You can use the bake method as follows:
EXAMPLE
document.bake()
Removing a File from a Document#
Use the deleteEmbeddedFile method on a document instance to remove an attached file.
EXAMPLE
document.deleteEmbeddedFile("test.txt")
Searching a Document#
To search a document we can look at each page and use the search method as follows:
EXAMPLE
let results = page.search("my search phrase")
Note
The resulting array contains numbers which are a sequence of [ulx, uly, urx, ury, llx, lly, lrx, lry] which defines each rectangle for each result. These type of rectangles are known as QuadPoints in the PDF specification.
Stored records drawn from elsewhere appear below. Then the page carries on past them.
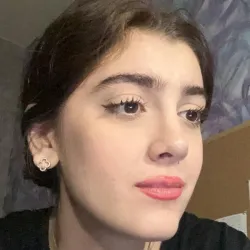 Фотография репетитора Насибова Марал Имдад кызы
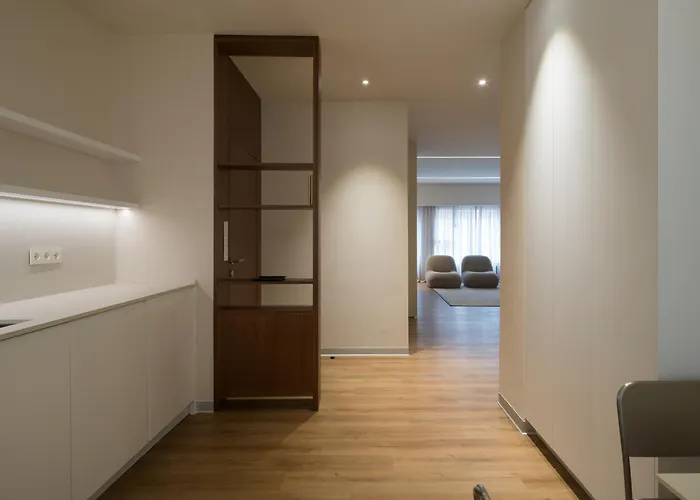 Appartamento Luxury Bakus Canteras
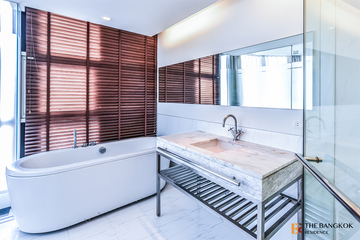2 Bedroom Condo for rent in Sathon Heritage Residences, Thung Wat Don, Bangkok near BTS Sueksa Witthaya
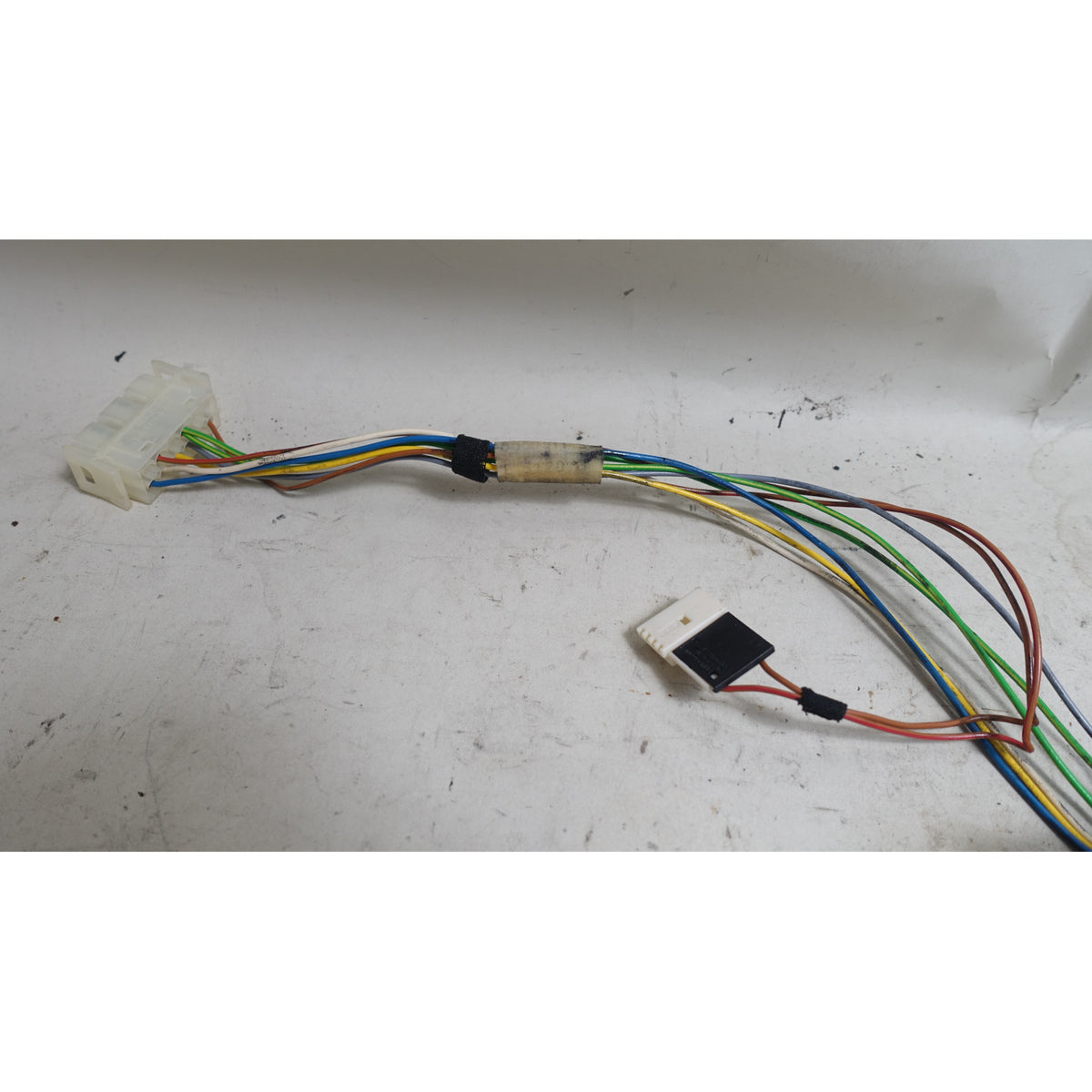 1995-1999 BMW E36 318ti Compact 323i Cabrio Turn Signal Switch Stalk OEM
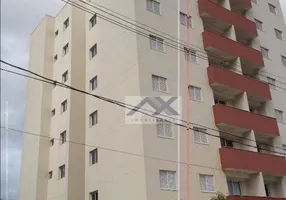 Foto 1 de Apartamento com 2 Quartos à venda, 71m² em Vila Nove de Julho, Bauru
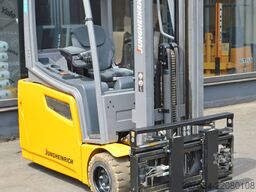 Jungheinrich EFG 218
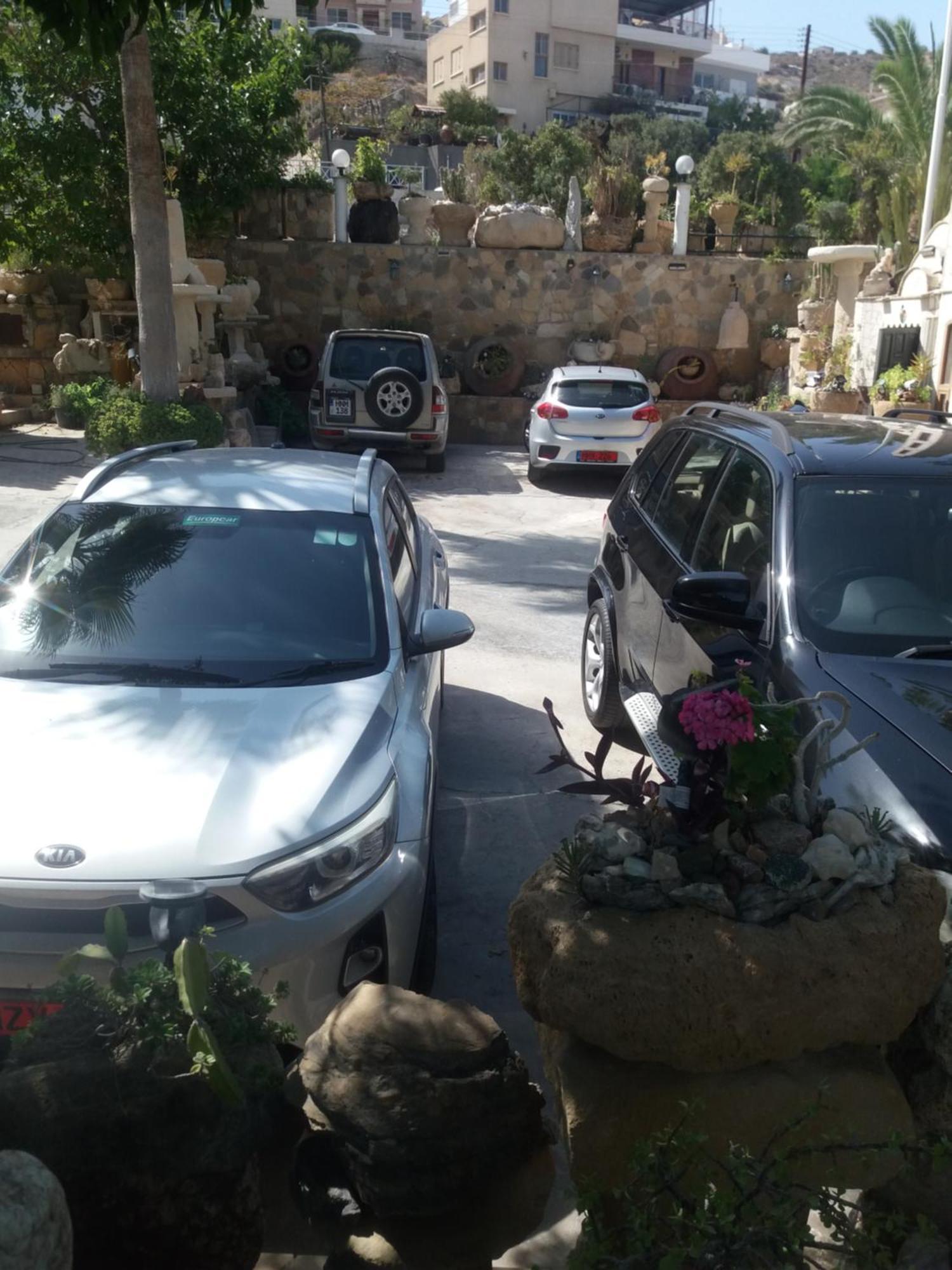 Greenfields Country Club Limasol Dış mekan fotoğraf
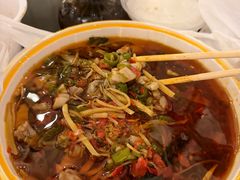 -艺味深尝(云锦路店)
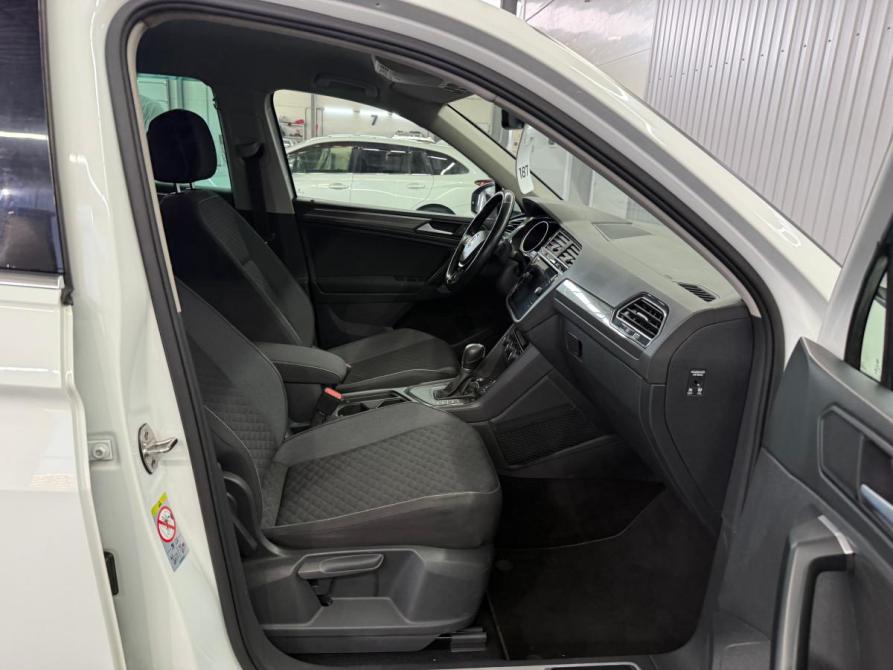 Volkswagen Tiguan II Краснодар  - изображение 15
For example, the following would represent a search result with two results showing one “QuadPoint” (or “Quad”) for each result:
EXAMPLE
[
[
[
97.44780731201172,
32.626708984375,
114.12963104248047,
32.626708984375,
97.44780731201172,
46.032958984375,
114.12963104248047,
46.032958984375
]
],
[
[
62.767799377441406,
68.626708984375,
79.44963073730469,
68.626708984375,
62.767799377441406,
82.032958984375,
79.44963073730469,
82.032958984375
]
]
]
Getting Document Links#
To get document links (if any) we can look at each page and use the getLinks() method as follows:
let links = page.getLinks()
Note
The resulting array contains an array of Link objects which have their own bounds and uri for the link.